Além da qualidade, os clientes asiáticos valorizam uniformidade dos lotes, agilidade de entrega e transparência nas informações de lotes e fardos. "Este último ponto é onde o Brasil mais perde para os Estados Unidos, está relacionado à confiança e temos que melhorar para conseguir uma melhor remuneração", avalia Duarte.
O mercado doméstico também é prioritário para a Abrapa. O Brasil continua sendo o maior cliente do algodão brasileiro, com um consumo de aproximadamente 700 mil toneladas por safra. As ações de promoção no mercado interno são desenvolvidas por meio do projeto Sou de Algodão. Silmara Ferraresi, assessora da presidência da Abrapa e gestora do movimento, contou que a iniciativa foi lançada em 2016 para conversar diretamente com o consumidor final e incentivar a moda responsável e o consumo consciente. O projeto já conta com cerca de 550 parceiros de toda a cadeia têxtil. "Queremos agregar alto valor ao algodão brasileiro. A gente não vende necessariamente só commodity quando o consumidor final entende e procura pelo que você entrega, e nós entregamos algodão com qualidade, rastreado, certificado e produzido de forma responsável", pontuou.
Antonio Carrere, diretor de Planejamento Estratégico da John Deere, reiterou que o consumidor quer produtos sustentáveis e rastreabilidade. Ele elogiou o trabalho que vem sendo feito pelos produtores brasileiros, na busca pelas melhores tecnologias ao redor do mundo. "Uma grande oportunidade para os produtores se tornarem ainda mais produtivos, eficientes e rentáveis é via geração de dados", afirmou, frisando a necessidade do Brasil avançar na conectividade do campo.
Walter Horita, presidente do Grupo Horita, destacou a visão de futuro e o planejamento do setor, conduzido pela Abrapa com grande engajamento dos produtores. "Tudo veio acontecendo ao seu tempo. Não poderíamos avançar em projetos de promoção sem antes avançar na produção", afirmou. Horita acredita que, em cinco anos, o Brasil se tornará o maior exportador mundial de algodão. "Se o mercado permitir, vamos passar os Estados Unidos e talvez, também, nos tornar o terceiro maior produtor de algodão do mundo. Para isso, basta um acréscimo de 500 a 700 mil hectares de acréscimo na área brasileira, o que é muito fácil acontecer", completou.

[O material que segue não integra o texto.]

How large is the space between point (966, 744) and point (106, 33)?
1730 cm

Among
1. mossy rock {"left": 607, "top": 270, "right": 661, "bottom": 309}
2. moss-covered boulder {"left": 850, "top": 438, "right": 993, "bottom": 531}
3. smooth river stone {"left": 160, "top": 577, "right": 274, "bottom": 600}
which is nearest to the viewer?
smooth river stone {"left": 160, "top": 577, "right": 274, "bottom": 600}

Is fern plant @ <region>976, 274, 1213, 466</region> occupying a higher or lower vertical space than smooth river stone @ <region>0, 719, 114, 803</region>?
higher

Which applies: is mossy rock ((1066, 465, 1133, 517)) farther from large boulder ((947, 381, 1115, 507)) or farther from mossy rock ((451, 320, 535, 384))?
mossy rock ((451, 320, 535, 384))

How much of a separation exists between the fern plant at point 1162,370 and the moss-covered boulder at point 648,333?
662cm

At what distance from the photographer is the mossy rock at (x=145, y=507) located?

Na avaliação de Matthias Koenig, diretor de negócios da plataforma Nutrade da Syngenta, o sucesso da cotonicultura brasileira no mundo depende da produtividade e da qualidade da lavoura e da reputação do nosso sistema de produção. "Para acelerar essa jornada é preciso parceiros com vontade de assumir riscos e investir", disse. Neste sentido, a Syngenta reafirmou seu compromisso com o crescimento do setor algodoeiro. "Somos incansáveis no desenvolvimento de novas tecnologias, para ajudar o produtor brasileiro nessa caminhada e podermos ganhar dos Estados Unidos em todo os quesitos de qualidade", afirmou o diretor Comercial da empresa, Luciano Daher.
Cotton Connection
Como grande parte dos segmentos, a cotonicultura foi fortemente afetada pela pandemia de Covid-19. O primeiro impacto foi a queda na demanda e, consequentemente, nos preços da commodity. Toda a cadeia precisou se reorganizar e se adequar ao novo cenário. Nesse contexto, surgiu a ideia do Cotton Connection: um fórum para as principais lideranças do algodão debaterem desafios e perspectivas do setor. O sucesso da primeira edição levou a Syngenta a incorporar o evento ao calendário anual da empresa.